Please render everything from the line containing "How much space" down to the line containing "At what range", both included, as a numbered list, leaving out blank lines.

_Excerpted records:_

--- --- ---

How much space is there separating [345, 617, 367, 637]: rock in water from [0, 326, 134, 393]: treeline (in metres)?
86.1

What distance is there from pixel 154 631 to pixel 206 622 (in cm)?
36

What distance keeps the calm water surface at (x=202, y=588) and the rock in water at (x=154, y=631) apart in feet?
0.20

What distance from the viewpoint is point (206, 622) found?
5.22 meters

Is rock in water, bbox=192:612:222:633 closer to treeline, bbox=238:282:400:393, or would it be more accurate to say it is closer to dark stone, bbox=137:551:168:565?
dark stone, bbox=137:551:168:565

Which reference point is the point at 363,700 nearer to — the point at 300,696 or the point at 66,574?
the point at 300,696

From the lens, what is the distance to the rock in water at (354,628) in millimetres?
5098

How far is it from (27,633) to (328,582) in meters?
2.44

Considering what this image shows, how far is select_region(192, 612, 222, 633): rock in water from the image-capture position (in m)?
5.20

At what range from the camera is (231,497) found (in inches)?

--- --- ---

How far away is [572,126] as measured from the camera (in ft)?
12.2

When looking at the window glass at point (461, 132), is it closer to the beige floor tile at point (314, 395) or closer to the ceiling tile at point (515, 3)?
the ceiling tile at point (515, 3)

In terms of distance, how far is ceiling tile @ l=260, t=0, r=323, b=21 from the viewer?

--- --- ---

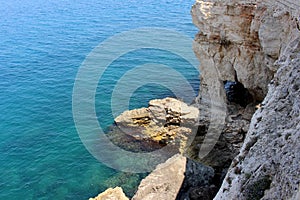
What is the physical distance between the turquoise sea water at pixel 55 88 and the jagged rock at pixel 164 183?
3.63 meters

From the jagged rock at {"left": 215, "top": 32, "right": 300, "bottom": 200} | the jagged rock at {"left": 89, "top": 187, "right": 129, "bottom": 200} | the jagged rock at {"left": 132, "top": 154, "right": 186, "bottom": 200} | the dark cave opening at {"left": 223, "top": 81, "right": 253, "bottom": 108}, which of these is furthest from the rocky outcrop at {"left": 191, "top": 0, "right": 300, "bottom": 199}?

--- --- ---

_Written response:_
1. How much space is there separating [345, 617, 367, 637]: rock in water from [0, 326, 134, 393]: treeline (in metres)?
2. 86.1
3. What distance is there from pixel 154 631 to pixel 206 622 (in cm)?
4. 36
5. What distance keeps the calm water surface at (x=202, y=588) and the rock in water at (x=154, y=631) apart in feet?
6. 0.20
7. What distance from the viewpoint is point (206, 622) found?
8. 5.22 meters
9. Is rock in water, bbox=192:612:222:633 closer to treeline, bbox=238:282:400:393, or would it be more accurate to say it is closer to dark stone, bbox=137:551:168:565?
10. dark stone, bbox=137:551:168:565
11. Which reference point is the point at 363,700 nearer to — the point at 300,696 or the point at 66,574?
12. the point at 300,696
13. From the lens, what is the distance to the rock in water at (354,628) in millimetres?
14. 5098
15. How far is it from (27,633) to (328,582) in meters?
16. 2.44
17. Considering what this image shows, how far is select_region(192, 612, 222, 633): rock in water from the image-capture position (in m)?
18. 5.20
19. At what range from the camera is (231,497) found (in inches)?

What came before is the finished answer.